Democrats who run for president have to build their own pyramids all by themselves. There is no coherent, larger structure that they can rely on. Unlike Republicans, they don't simply have to assemble a campaign apparatus - they have to formulate ideas and a vision, too. "
And the result?
"A party based on charisma has no long-term impact. Think of our last charismatic leader, Bill Clinton. He was president for eight years. He was the first Democrat to be re-elected since Franklin Roosevelt. He was smart, skilled and possessed great energy. But what happened? At the end of his tenure in the most powerful office in the world, there were fewer Democratic governors, fewer Democratic senators, members of Congress and state legislators and a national party that was deep in debt. The president did well. The party did not. Charisma didn't translate into structure."

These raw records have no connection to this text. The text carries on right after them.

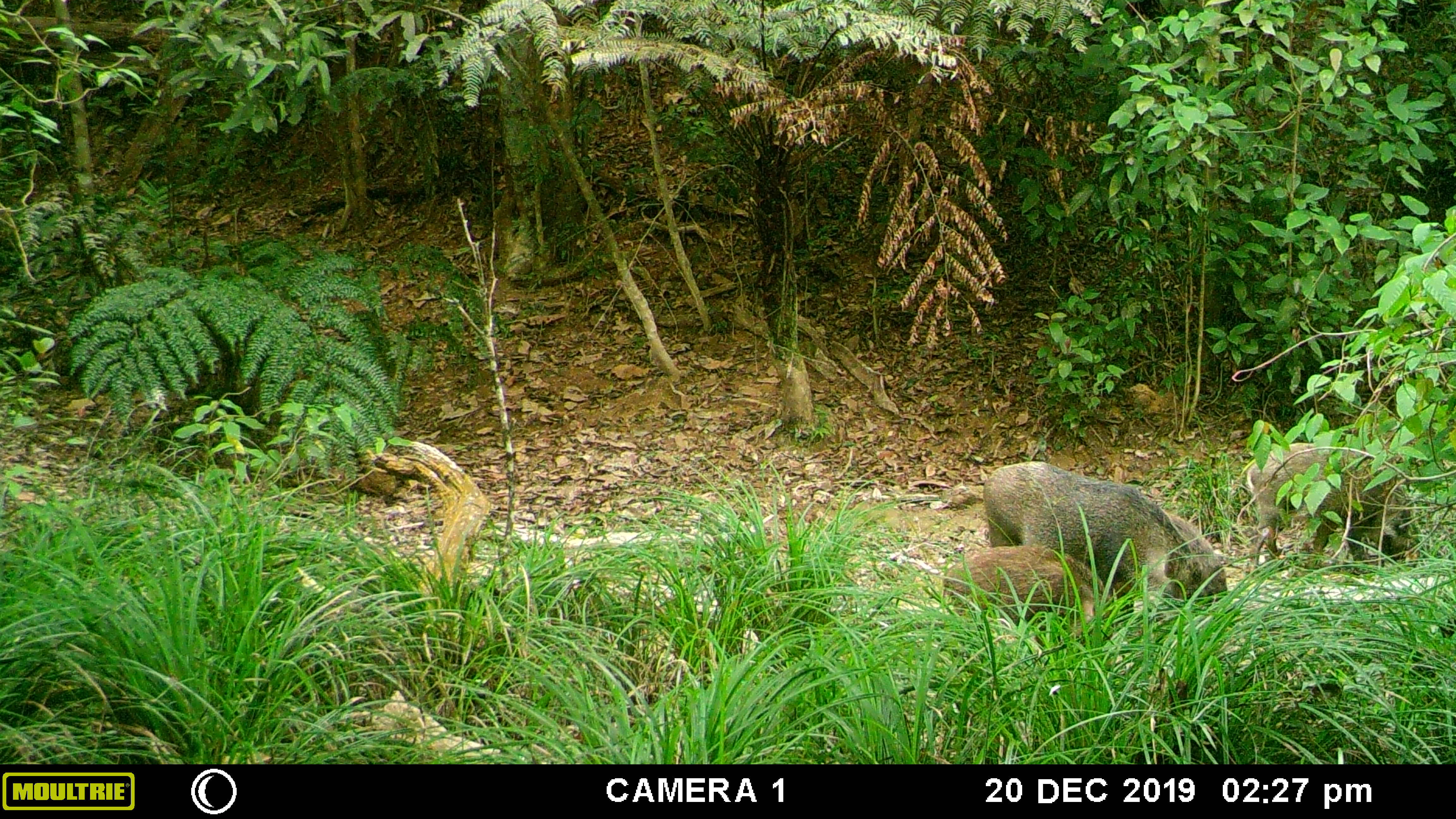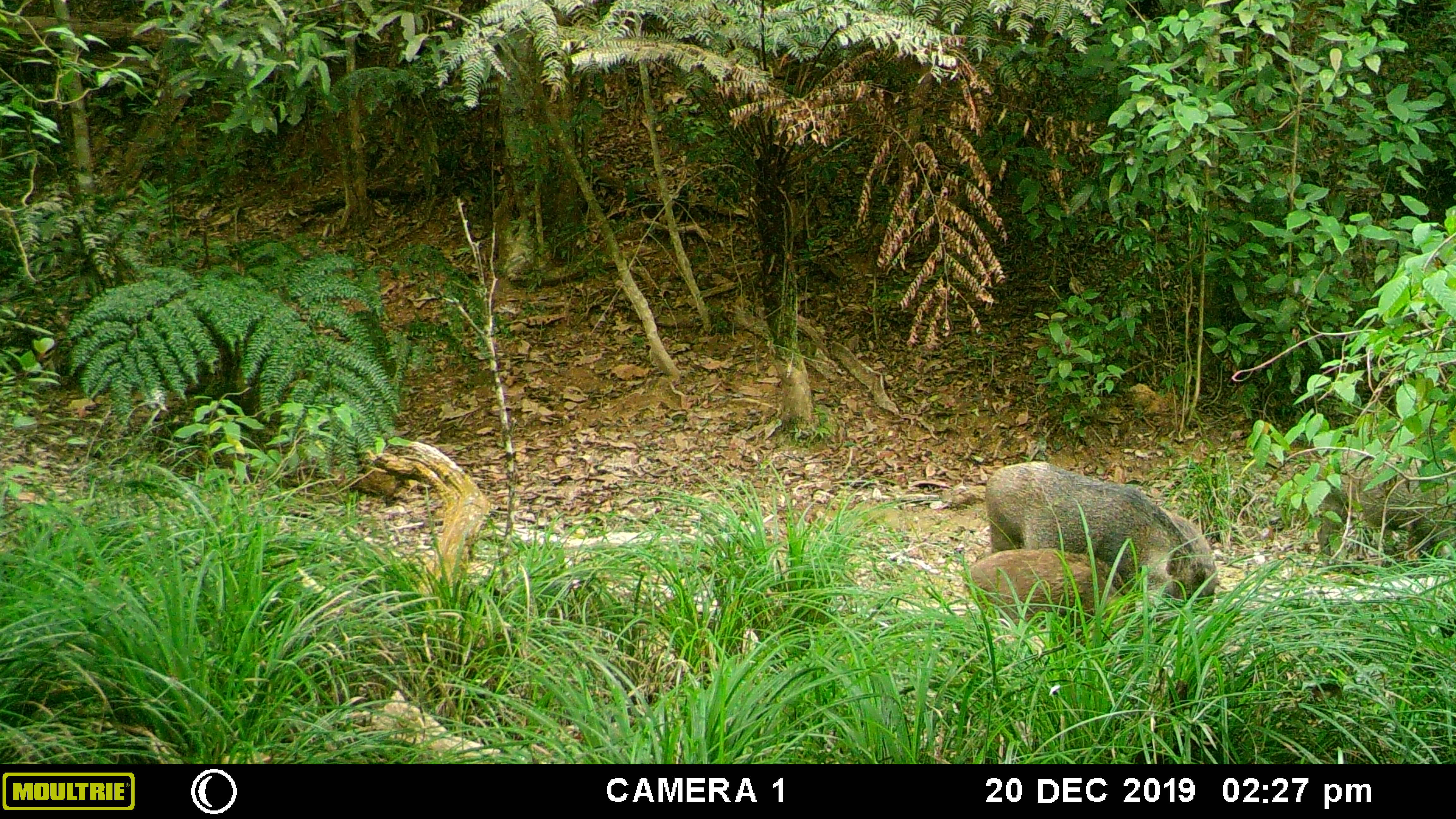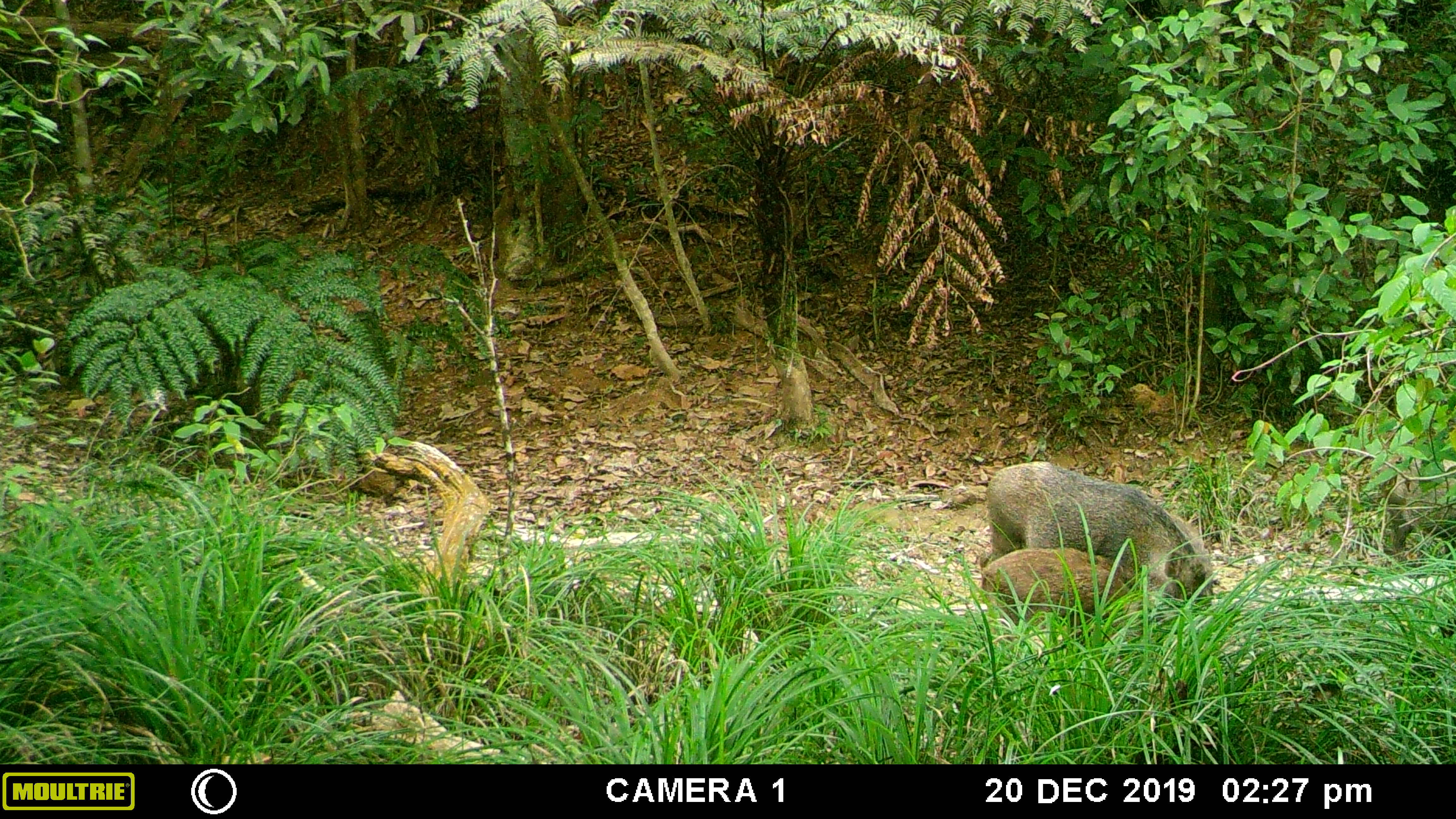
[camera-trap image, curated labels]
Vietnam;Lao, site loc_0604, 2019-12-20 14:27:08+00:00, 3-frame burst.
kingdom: Animalia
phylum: Chordata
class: Mammalia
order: Artiodactyla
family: Suidae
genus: Sus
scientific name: Sus scrofa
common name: eurasian wild pig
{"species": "eurasian wild pig (Sus scrofa)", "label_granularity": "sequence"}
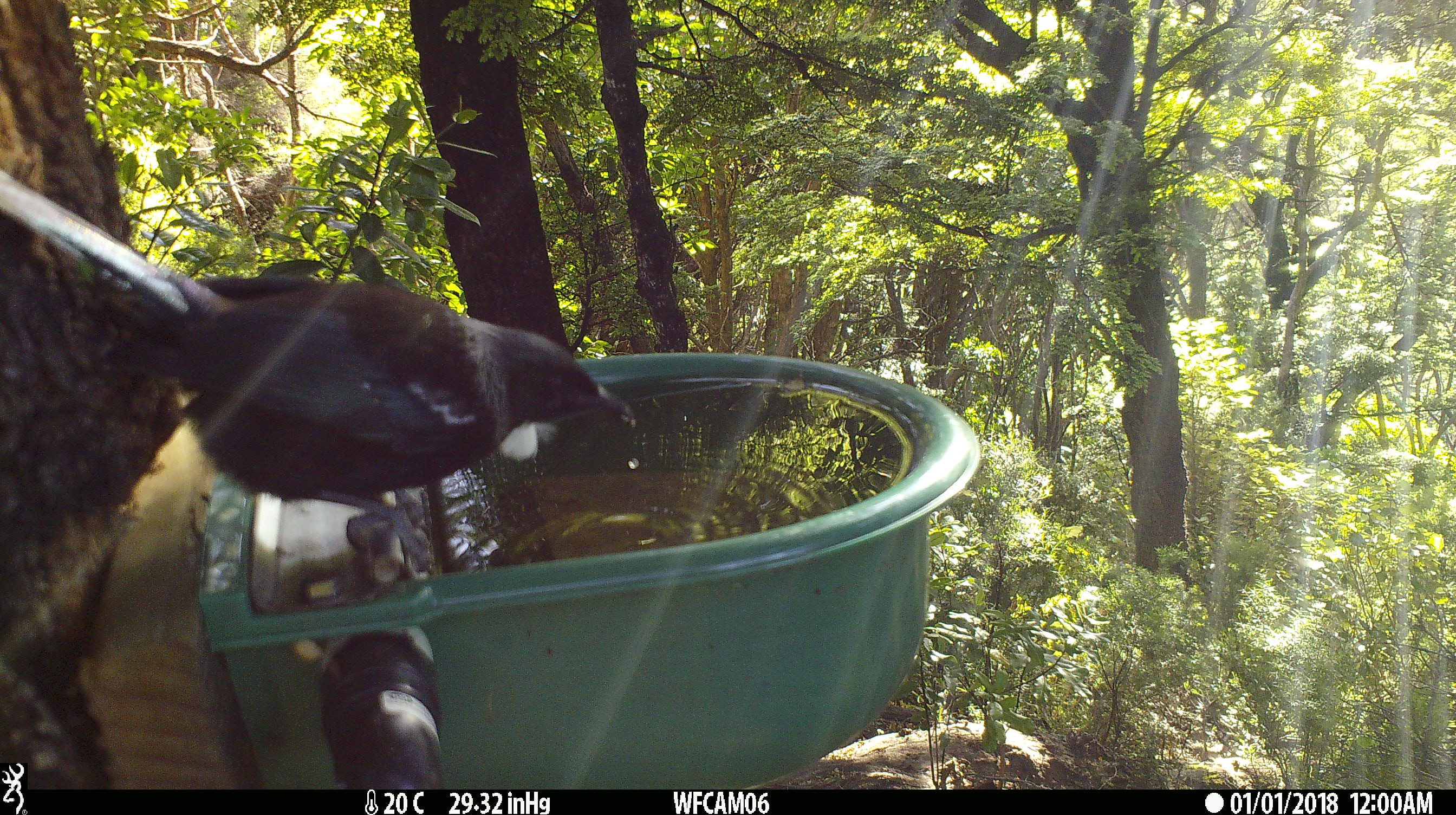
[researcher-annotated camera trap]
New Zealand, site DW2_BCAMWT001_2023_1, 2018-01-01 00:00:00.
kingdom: Animalia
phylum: Chordata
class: Aves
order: Passeriformes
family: Meliphagidae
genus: Prosthemadera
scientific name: Prosthemadera novaeseelandiae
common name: tui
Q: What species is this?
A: Tui (Prosthemadera novaeseelandiae).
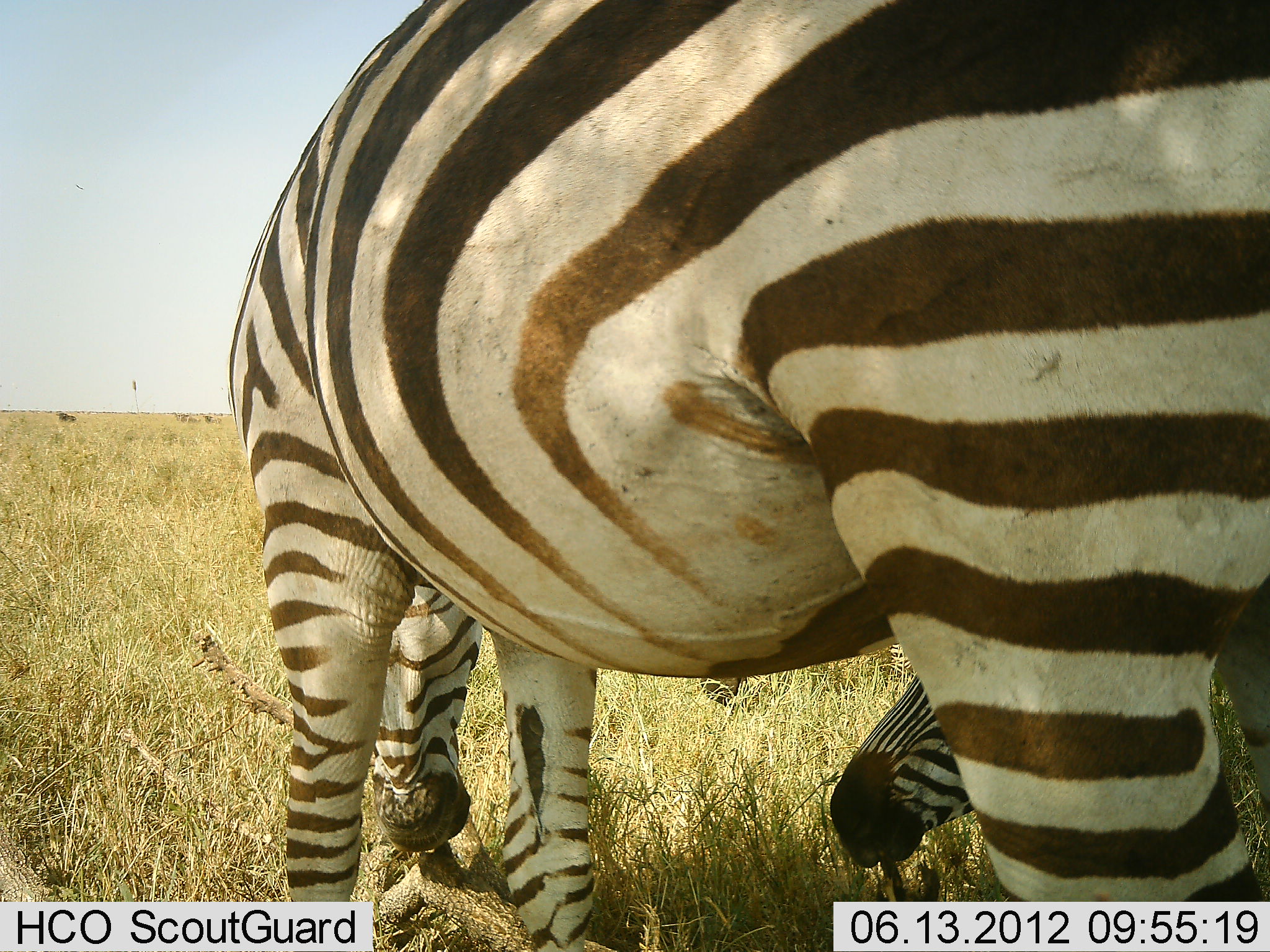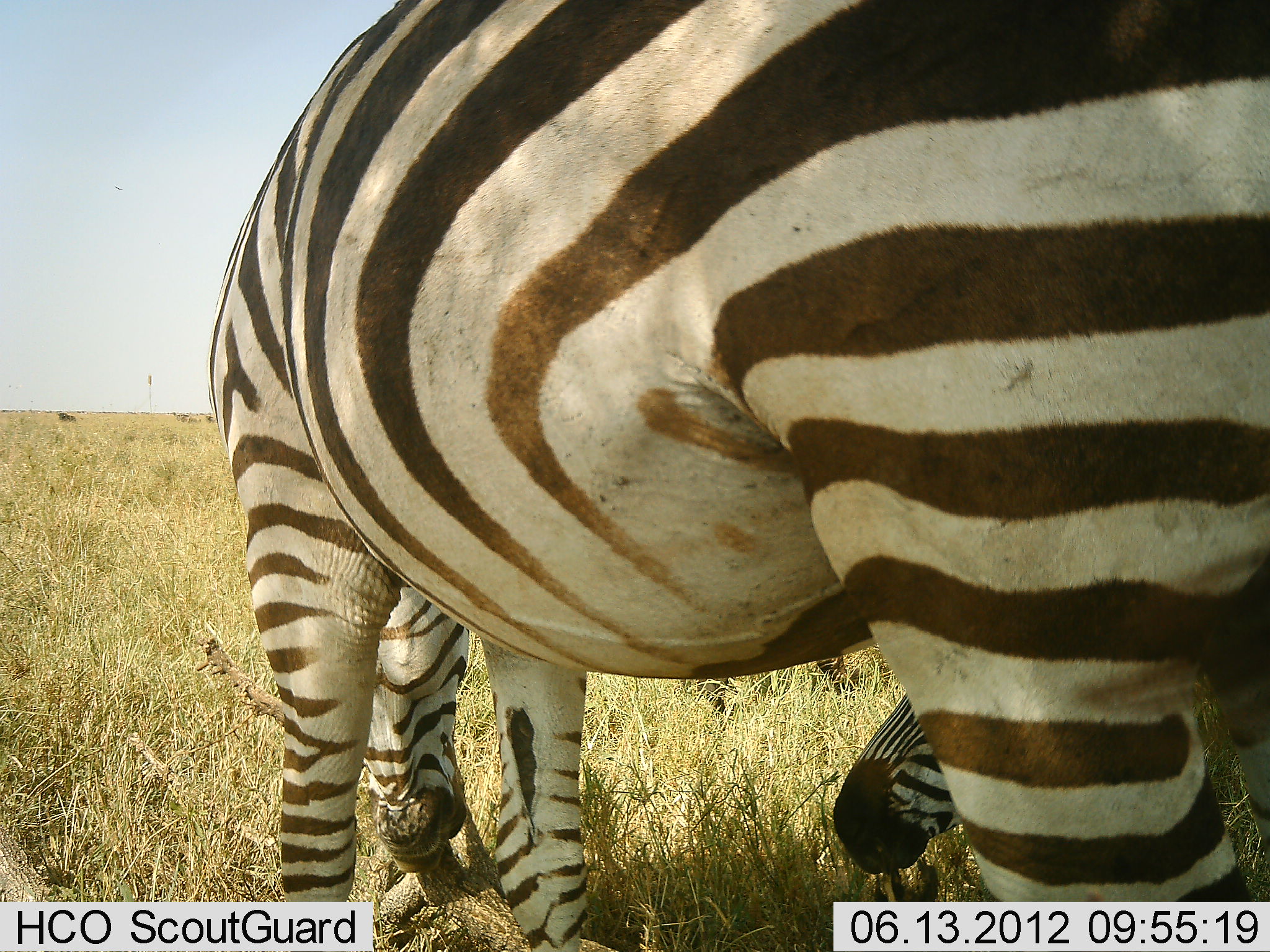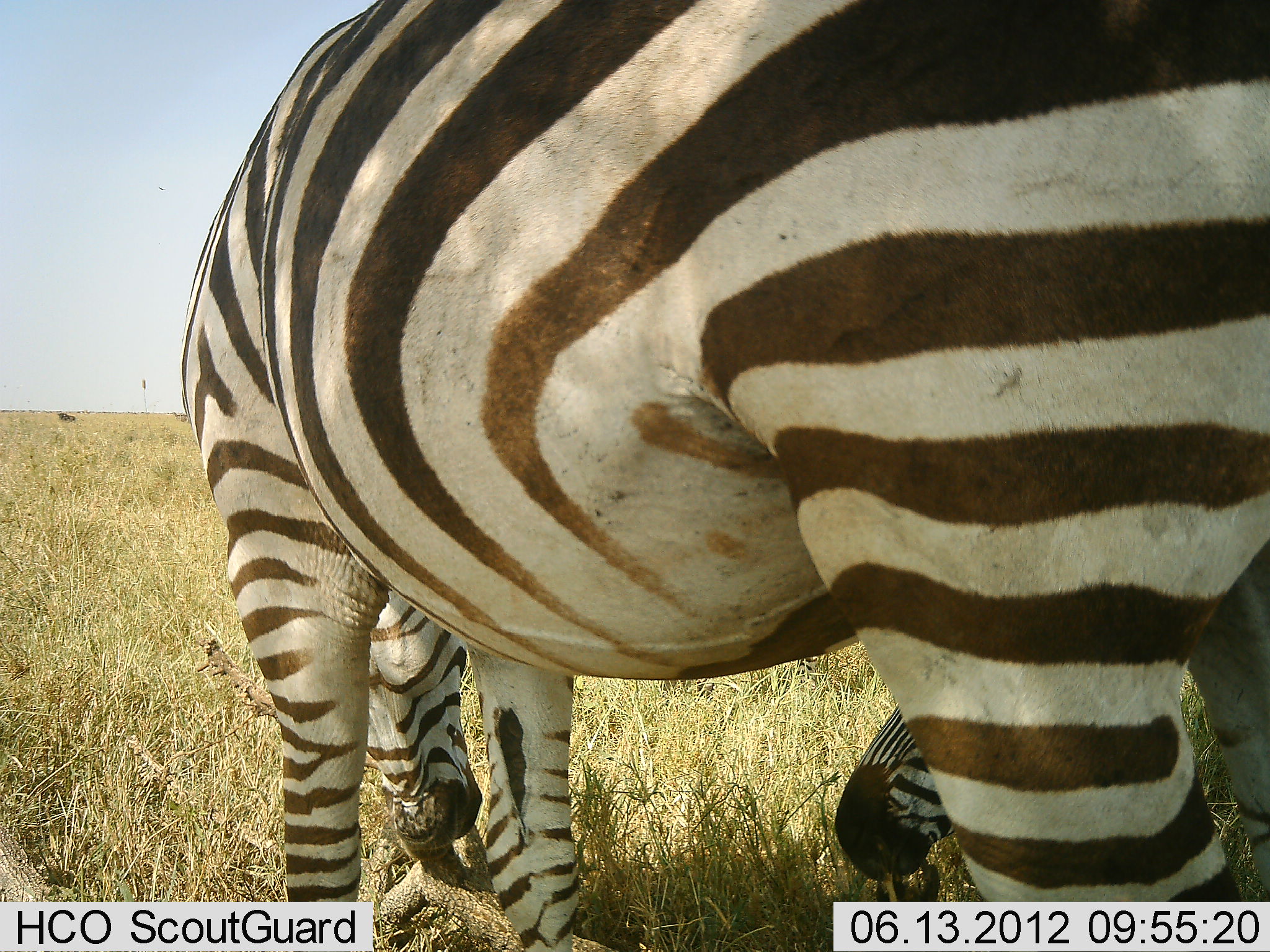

[Disclaimer: I was a big Bradley supporter in 2000]
Now in these days while we wild-eyed liberals are daring to think that whole right-wing Republican apparatus is cracking up and will eat itself, Bradley's point is important. Because of their underlying institutions, the right-wing , while not liking it much, could weather a Delay indictment or even a Bush/Cheney impeachment. Their current misteps over Social Security and Schiavo case will embarrass them and could even shift the balance of power in Congress, and even the presidential race in 2008.
But that doesn't mean that the war is won and that the battles will be over. In fact, those institutions will make life hell for a new Democratic majority or a Democratic president, as Bill Clinton found out, "vast right-wing conspiracy" or not. The enduring Republican money, organization, ideology and media control makes mere electoral victory a much less powerful prize than it once was.
The path to real change in our country will come from the establishment of long-term mainstream progressive institutions, rather than temporary or narrow issue-based coalitions. The institutions that served us in the past, like labor unions and mainstream Protestant denominations have been targeted and gravely weakened by the right-wing radicalization (through a kind of willful ignorance and bait and switch politics, to be sure) of an increasing portion of the working and middle class. The mainstream media has fallen largely into their hands, and now it looks like academia is under assault.
This is where the grassroots participation via the Internet has been and will continue to be so important. Is it any wonder that the Republican-dominated Federal Election Commission is making hostile sounds about blogging and Internet political organizing?
We in the blogosphere are in our own echo chamber, and need to reach out and motivate those who have neither the time nor inclination to spend hours a day online. It is those people's votes, contributions and indignation that will change our society in ways that promote fairness and equality for everyone, and shift the balance of power from the corporations to the people.
Like the Freedom Riders in the 1960's who left their ivory towers to go down South and help organize for voting and civil rights, so we today must broaden the base of our pyramid so that progressive candidates have a firm foundation upon which to represent us, no matter their personal charisma. One Barack Obama will not bring down the whole right-wing edifice by himself.
Howard Dean's assumption of the DNC chairmanship is but the smallest of first steps. The efforts must extend beyond the party, and find homes throughout our society, where ever people find themselves feeling more and more the victims of policies that directly rob them of their security in the present and their hopes for the future. By addressing their needs directly, not abstractly, and showing by comparison to the opposition's program, how the results of our program will better their lives, we can create enduring institutions of our own.